A Brief Intro of How the Economy Works

The economy works like a simple machine, but many people don’t understand it or they don’t agree on how it works, and this has led to a lot of endless economic suffering. This simple but practical template of how the economy works may seem unconventional, but it helps to anticipate and sidestep the global financial crises and it has worked well for over 30 years.

Though the economy might seem complex, it works in a simple mechanical way. It is made up of a few simple parts and a lot of simple transactions that are repeated over and over again a zillion times. These transactions are above all else driven by human nature. They create three main forces that drive the economy;

  1. Productivity growth
  2. The short term debt cycle
  3. The long term debt cycle

These three forces and laying them on top of each other provides a template for tracking economic movements and figuring out what’s happening now. The simplest part of the economy is transactions.

Related: Ten Tips On How To Master Your Money

Transactions

An economy is simply the sum of the transactions that make it up, and a transaction is a pretty simple thing. You make transactions all the time. Every time you buy something, you create a transaction.

Each transaction consists of a buyer exchanging money or credit with a seller of goods, services or financial assets (stocks and bonds, for example).

Credit is spent in just the same way as money, so when you add the money spent and the credit spent, you get what is called total spending. The total amount of spending drives the economy. If you divide the amount spent by the quantity of items sold, you get the price.

If we can understand transactions, we can understand the economy because transactions are the drivers of the economy. A market consists of all the buyers and all the sellers making transactions for the same thing. For example, there is a wheat market, a car market, and markets for so many other things.

Central Banks and Central Governments

The biggest buyer and seller is the government, and this consists of two important parts. The first is the central government that collects taxes and spends money.

The second is the central bank which is different from all other buyers and sellers because it controls the amount of money and credit in the economy. It does this by influencing interest rates and printing money. For these reasons, the central bank is a major player in the control of the flow of credit.

Pay a lot of attention to credit because it is the most important part of the economy and probably the least understood. It is the most important because it is the biggest and most volatile part of the economy.

Just as buyers and sellers go to markets to make transactions, so do lenders. Lenders usually want to make more money and borrowers usually want to buy something that they can’t afford, such as a house or car, or they may want to invest in something like starting a business.

Credit helps borrowers and lenders get what they want. Borrowers are able to buy what they want using credit and lenders are able to make more money through the interest charged on the money they lend out.

_WORK TO COMPLETE_
• a. Translate this sentence from the economy text into Spanish: "The total amount of spending drives the economy."
• b. Write out everything from the first of the rows down to the row containing "In the middle chart with the 'ЕУ' dotted line, which", switching "category" to "group" and keeping all else the same. Give only those rows.

_RECORD EXTRACTS_
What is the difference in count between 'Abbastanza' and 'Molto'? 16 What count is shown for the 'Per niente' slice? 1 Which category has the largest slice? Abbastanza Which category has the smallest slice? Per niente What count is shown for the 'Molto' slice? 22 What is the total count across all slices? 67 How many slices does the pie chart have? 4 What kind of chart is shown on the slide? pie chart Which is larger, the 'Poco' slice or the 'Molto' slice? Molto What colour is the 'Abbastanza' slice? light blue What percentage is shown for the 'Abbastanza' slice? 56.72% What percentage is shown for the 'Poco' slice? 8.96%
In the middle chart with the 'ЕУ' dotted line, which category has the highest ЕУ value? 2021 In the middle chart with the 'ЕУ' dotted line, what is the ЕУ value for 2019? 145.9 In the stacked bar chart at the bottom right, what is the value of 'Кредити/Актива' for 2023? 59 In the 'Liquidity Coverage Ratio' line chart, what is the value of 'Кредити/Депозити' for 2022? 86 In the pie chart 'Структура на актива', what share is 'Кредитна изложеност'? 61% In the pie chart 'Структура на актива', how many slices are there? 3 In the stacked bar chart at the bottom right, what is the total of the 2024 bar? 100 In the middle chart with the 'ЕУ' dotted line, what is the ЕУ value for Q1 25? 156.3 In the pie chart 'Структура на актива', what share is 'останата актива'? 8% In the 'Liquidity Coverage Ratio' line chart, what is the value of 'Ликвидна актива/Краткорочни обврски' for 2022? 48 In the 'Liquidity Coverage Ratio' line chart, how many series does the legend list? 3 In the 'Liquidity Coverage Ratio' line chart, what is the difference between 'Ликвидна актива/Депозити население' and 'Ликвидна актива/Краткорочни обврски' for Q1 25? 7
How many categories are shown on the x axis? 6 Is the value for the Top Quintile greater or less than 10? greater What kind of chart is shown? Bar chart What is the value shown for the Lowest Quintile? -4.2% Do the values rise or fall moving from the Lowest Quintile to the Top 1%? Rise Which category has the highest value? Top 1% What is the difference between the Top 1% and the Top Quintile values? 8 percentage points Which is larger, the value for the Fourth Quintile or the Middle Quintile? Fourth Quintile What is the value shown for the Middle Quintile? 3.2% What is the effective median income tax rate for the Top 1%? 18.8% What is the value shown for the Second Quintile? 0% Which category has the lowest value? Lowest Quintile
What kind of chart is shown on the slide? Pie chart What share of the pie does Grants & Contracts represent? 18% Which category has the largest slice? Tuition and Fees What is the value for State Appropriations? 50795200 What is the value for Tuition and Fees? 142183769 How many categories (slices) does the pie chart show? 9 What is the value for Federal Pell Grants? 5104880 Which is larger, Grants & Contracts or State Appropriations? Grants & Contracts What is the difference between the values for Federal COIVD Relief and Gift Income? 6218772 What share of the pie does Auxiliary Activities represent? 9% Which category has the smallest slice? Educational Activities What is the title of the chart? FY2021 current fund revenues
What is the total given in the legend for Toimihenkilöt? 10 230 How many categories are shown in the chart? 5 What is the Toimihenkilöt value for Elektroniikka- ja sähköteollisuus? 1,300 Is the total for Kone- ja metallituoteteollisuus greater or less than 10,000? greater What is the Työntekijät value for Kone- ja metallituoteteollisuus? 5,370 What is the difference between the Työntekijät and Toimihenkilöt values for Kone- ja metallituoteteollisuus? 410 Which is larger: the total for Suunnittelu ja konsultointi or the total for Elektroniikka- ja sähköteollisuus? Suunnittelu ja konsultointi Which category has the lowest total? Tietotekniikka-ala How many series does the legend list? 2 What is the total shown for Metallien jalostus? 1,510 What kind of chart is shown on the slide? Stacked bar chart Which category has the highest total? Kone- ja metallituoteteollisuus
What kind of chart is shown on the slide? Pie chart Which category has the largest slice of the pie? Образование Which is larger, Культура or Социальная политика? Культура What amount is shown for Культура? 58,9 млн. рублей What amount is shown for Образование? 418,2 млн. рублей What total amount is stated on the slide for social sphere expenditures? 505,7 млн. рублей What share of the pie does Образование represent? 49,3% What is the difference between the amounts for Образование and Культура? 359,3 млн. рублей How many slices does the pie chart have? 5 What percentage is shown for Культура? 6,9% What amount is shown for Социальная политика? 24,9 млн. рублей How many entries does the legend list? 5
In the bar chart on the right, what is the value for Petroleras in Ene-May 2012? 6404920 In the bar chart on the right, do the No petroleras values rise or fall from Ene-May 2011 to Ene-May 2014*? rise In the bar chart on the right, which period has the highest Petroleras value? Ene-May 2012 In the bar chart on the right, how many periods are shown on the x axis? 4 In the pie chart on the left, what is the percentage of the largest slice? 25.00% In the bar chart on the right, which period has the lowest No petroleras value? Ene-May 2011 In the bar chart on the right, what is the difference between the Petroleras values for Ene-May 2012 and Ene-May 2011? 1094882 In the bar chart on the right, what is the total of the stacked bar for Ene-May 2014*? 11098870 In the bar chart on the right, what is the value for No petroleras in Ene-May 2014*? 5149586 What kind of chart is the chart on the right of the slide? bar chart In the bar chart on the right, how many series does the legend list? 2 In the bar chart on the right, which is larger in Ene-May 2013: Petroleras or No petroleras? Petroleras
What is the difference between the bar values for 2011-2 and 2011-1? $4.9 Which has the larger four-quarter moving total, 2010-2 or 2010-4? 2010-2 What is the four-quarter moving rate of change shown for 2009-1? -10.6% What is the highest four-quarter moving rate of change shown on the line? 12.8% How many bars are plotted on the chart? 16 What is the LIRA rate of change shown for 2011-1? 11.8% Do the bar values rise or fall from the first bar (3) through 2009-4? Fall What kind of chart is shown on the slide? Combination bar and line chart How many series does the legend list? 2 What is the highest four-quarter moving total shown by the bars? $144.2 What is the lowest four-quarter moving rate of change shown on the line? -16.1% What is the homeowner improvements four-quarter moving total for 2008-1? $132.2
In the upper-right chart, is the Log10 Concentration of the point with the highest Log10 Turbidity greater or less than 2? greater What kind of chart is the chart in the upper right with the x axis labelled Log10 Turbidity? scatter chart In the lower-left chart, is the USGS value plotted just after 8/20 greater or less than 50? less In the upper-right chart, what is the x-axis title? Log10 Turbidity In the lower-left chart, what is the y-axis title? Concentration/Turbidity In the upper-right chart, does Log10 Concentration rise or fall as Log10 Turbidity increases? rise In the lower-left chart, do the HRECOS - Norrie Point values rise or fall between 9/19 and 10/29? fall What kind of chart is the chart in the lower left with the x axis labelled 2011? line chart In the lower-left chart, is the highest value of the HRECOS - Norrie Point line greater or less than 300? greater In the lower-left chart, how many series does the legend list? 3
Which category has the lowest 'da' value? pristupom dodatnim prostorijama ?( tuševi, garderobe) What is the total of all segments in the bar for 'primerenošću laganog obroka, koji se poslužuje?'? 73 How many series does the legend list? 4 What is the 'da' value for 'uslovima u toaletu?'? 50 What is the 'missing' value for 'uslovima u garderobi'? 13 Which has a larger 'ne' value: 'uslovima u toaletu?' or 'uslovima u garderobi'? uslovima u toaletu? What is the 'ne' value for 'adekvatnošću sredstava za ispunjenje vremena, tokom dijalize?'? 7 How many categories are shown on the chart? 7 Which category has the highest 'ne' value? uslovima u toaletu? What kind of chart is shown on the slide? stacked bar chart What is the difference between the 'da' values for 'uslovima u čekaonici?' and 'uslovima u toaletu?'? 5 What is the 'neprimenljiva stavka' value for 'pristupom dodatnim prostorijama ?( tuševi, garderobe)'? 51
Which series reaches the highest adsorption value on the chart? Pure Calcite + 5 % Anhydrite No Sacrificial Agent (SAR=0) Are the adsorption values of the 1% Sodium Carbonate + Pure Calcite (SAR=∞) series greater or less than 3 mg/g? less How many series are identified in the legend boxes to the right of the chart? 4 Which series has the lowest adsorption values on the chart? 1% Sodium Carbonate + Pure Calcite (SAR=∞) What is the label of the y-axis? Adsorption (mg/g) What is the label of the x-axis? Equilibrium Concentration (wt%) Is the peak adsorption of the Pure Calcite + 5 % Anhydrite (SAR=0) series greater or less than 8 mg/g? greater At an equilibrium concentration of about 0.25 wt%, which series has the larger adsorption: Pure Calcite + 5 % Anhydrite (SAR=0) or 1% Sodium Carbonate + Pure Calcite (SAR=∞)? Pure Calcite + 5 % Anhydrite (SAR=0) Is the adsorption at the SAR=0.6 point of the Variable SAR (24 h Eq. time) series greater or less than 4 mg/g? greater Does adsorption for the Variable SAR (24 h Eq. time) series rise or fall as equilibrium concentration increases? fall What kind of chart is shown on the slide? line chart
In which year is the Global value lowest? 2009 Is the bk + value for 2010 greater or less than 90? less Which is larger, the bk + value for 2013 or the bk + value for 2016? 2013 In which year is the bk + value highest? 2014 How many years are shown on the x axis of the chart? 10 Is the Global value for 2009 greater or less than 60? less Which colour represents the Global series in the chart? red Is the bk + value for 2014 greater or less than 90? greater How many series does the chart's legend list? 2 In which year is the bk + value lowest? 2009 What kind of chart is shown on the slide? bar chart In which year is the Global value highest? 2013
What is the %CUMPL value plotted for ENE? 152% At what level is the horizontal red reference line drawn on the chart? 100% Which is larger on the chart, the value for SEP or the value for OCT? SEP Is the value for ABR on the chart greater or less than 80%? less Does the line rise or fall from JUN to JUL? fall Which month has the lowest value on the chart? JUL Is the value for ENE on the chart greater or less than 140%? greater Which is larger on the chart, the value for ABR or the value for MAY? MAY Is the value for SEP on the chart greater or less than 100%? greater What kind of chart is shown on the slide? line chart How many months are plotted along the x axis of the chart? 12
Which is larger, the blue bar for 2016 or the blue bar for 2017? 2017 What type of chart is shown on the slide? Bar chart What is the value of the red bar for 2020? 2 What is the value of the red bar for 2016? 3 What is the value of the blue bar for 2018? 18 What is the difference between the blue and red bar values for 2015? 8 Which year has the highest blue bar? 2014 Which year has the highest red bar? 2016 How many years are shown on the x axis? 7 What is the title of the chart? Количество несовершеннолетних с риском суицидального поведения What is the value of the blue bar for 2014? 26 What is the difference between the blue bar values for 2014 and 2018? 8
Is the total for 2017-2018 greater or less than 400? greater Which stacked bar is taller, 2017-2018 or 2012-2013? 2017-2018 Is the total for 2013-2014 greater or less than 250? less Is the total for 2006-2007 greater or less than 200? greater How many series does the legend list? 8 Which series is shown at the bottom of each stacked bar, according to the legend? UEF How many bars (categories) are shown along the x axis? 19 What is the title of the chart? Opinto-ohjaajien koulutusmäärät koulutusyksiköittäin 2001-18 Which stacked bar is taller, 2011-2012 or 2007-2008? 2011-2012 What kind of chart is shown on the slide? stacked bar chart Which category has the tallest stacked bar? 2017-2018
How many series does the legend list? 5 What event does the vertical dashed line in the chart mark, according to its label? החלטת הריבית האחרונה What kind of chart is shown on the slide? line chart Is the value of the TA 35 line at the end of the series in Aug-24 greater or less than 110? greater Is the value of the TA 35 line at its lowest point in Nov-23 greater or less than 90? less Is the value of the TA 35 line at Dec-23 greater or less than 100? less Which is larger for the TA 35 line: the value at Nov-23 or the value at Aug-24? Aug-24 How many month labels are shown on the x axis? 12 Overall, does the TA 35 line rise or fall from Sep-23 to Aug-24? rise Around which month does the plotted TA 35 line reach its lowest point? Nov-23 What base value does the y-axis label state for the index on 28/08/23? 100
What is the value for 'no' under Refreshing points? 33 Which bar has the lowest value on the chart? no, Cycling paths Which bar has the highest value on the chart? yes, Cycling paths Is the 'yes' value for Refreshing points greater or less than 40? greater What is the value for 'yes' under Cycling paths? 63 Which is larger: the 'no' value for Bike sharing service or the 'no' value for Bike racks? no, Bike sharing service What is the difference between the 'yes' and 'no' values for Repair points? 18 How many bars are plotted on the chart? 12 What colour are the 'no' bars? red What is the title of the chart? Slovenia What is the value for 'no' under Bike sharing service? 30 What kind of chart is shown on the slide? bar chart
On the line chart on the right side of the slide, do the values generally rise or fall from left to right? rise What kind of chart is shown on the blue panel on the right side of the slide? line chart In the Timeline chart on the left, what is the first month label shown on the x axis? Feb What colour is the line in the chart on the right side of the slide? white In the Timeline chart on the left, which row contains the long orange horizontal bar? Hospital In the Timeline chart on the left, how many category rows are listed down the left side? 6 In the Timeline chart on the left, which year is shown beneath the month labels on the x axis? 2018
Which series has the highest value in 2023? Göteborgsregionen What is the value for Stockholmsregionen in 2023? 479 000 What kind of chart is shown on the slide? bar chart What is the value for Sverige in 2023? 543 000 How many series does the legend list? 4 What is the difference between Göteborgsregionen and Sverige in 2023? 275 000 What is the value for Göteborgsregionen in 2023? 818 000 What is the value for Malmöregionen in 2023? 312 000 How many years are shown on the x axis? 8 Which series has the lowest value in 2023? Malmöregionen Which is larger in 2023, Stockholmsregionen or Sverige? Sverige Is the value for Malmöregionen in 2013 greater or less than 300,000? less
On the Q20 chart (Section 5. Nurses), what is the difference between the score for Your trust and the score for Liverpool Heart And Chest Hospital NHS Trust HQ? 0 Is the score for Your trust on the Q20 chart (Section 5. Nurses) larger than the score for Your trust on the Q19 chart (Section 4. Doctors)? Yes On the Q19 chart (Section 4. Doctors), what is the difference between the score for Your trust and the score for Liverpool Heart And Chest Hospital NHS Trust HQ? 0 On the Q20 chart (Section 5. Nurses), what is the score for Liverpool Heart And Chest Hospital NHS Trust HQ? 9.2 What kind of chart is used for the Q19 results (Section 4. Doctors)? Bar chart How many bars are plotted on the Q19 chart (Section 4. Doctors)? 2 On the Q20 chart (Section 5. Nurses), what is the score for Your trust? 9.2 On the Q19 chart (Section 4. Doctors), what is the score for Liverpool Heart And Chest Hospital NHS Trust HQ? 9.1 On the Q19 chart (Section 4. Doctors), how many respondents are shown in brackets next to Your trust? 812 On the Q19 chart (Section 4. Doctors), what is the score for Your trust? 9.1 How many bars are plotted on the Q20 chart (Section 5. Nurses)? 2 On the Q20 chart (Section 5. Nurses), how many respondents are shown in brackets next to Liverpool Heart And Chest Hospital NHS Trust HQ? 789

_SOLUTION LIST_
• a. El monto total del gasto impulsa la economía.

• b.
What is the difference in count between 'Abbastanza' and 'Molto'? 16 What count is shown for the 'Per niente' slice? 1 Which group has the largest slice? Abbastanza Which group has the smallest slice? Per niente What count is shown for the 'Molto' slice? 22 What is the total count across all slices? 67 How many slices does the pie chart have? 4 What kind of chart is shown on the slide? pie chart Which is larger, the 'Poco' slice or the 'Molto' slice? Molto What colour is the 'Abbastanza' slice? light blue What percentage is shown for the 'Abbastanza' slice? 56.72% What percentage is shown for the 'Poco' slice? 8.96%
In the middle chart with the 'ЕУ' dotted line, which group has the highest ЕУ value? 2021 In the middle chart with the 'ЕУ' dotted line, what is the ЕУ value for 2019? 145.9 In the stacked bar chart at the bottom right, what is the value of 'Кредити/Актива' for 2023? 59 In the 'Liquidity Coverage Ratio' line chart, what is the value of 'Кредити/Депозити' for 2022? 86 In the pie chart 'Структура на актива', what share is 'Кредитна изложеност'? 61% In the pie chart 'Структура на актива', how many slices are there? 3 In the stacked bar chart at the bottom right, what is the total of the 2024 bar? 100 In the middle chart with the 'ЕУ' dotted line, what is the ЕУ value for Q1 25? 156.3 In the pie chart 'Структура на актива', what share is 'останата актива'? 8% In the 'Liquidity Coverage Ratio' line chart, what is the value of 'Ликвидна актива/Краткорочни обврски' for 2022? 48 In the 'Liquidity Coverage Ratio' line chart, how many series does the legend list? 3 In the 'Liquidity Coverage Ratio' line chart, what is the difference between 'Ликвидна актива/Депозити население' and 'Ликвидна актива/Краткорочни обврски' for Q1 25? 7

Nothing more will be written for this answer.